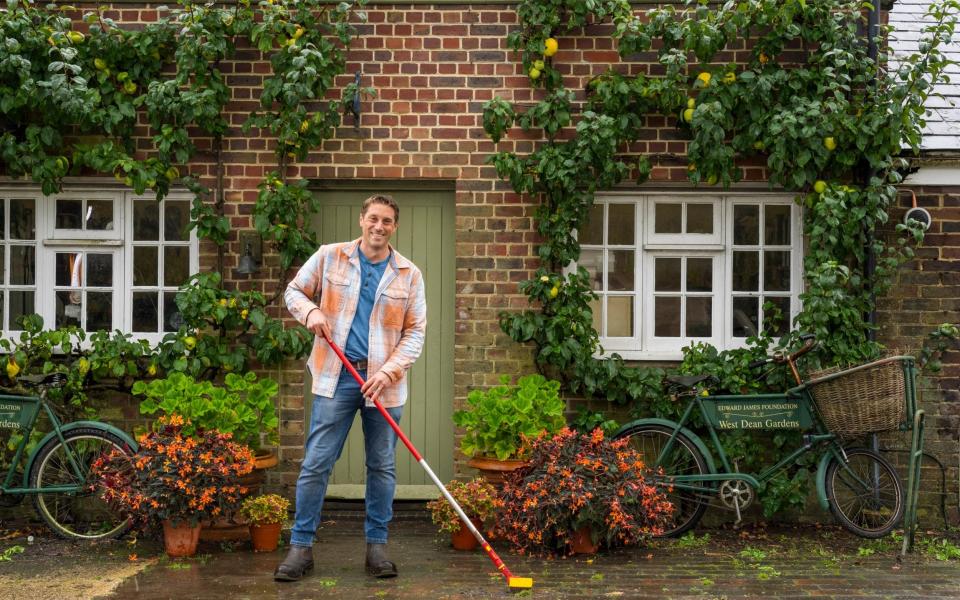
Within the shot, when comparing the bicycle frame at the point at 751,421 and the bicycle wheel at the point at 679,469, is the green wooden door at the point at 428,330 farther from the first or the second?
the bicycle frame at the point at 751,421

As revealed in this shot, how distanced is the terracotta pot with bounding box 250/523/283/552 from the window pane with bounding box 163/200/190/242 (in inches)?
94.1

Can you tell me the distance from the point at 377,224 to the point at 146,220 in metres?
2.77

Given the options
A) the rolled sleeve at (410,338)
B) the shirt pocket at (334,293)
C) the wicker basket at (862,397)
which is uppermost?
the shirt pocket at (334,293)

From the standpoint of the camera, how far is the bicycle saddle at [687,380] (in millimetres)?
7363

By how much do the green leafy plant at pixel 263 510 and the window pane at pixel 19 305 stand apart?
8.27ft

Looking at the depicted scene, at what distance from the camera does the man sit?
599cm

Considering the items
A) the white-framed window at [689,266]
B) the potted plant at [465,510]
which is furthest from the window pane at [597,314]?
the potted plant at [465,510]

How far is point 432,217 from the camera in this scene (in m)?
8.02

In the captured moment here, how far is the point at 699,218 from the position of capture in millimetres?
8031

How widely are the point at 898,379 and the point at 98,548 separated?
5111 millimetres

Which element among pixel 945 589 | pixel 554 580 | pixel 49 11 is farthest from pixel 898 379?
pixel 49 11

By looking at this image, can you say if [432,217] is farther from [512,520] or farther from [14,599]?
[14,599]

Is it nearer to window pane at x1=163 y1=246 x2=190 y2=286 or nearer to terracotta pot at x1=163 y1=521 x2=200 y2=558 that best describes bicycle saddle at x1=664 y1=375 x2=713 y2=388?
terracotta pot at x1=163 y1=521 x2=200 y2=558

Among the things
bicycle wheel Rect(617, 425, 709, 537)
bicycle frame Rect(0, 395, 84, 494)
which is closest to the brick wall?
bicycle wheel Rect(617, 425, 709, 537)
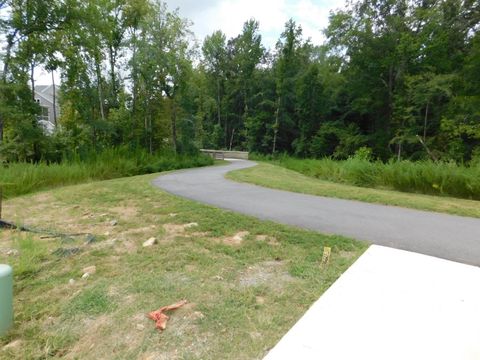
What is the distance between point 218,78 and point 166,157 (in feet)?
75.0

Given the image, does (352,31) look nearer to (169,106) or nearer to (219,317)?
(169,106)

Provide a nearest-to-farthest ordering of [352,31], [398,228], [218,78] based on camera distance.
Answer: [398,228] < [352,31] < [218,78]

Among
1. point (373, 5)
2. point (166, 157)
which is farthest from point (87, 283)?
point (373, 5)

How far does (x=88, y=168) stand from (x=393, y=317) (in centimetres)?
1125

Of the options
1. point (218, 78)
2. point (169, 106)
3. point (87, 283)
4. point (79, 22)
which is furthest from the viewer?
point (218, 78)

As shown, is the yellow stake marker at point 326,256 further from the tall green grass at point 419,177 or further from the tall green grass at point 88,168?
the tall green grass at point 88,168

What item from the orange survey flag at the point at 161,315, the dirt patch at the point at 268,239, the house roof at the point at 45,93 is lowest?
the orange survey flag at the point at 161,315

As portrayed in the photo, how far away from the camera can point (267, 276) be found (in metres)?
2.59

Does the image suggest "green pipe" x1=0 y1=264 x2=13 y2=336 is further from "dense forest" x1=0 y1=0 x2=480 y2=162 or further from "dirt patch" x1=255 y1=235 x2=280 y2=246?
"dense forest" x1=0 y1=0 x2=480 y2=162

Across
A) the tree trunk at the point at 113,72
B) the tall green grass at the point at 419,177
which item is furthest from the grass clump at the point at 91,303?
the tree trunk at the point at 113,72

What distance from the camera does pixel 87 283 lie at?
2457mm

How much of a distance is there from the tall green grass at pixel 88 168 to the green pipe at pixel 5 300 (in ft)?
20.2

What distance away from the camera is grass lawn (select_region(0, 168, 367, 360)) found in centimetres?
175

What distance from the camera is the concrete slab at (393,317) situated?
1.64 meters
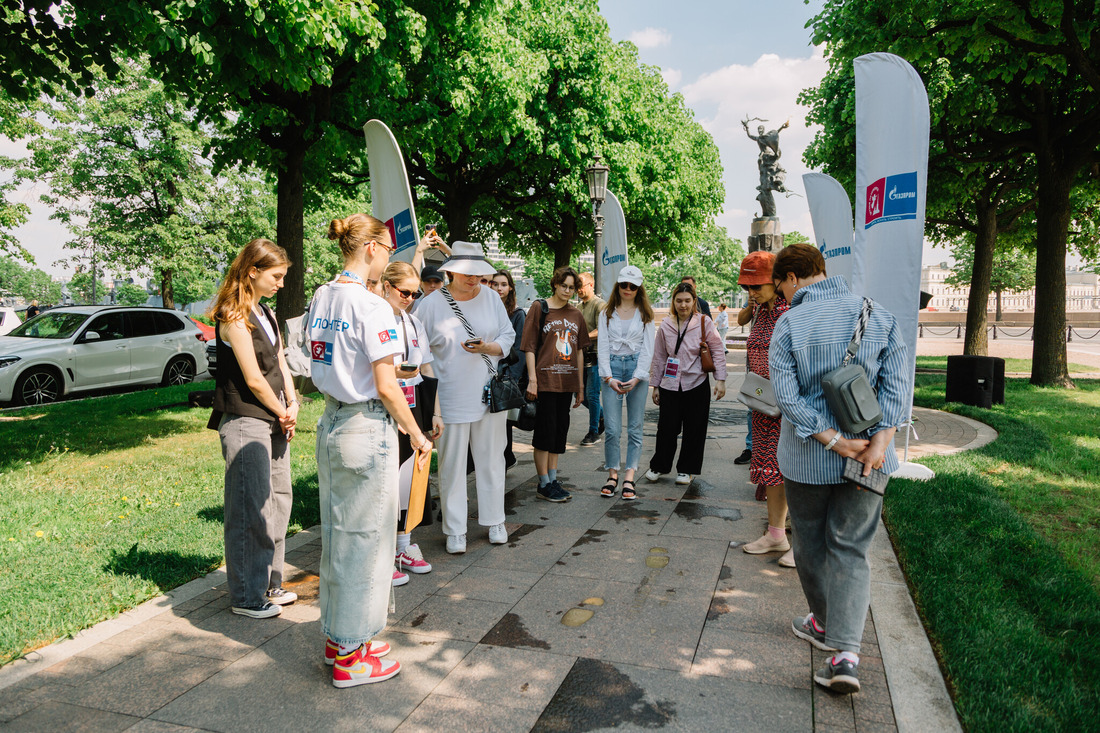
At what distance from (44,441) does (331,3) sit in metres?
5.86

== Consigne ==
Pouvez-vous mettre sous forme de liste numérotée le passage des enregistrements ci-dessus qui commence par la ligne contenant « How far is point » et se termine par la ligne contenant « 5111 millimetres », ces deux lignes comprises, en omettant les lignes vides ?

== Solution proposée ==
1. How far is point 432,217 from the camera in this scene (in m)?
2. 8.02
3. In the captured moment here, how far is the point at 699,218 from the position of capture in millimetres?
4. 8031
5. How widely are the point at 898,379 and the point at 98,548 separated?
6. 5111 millimetres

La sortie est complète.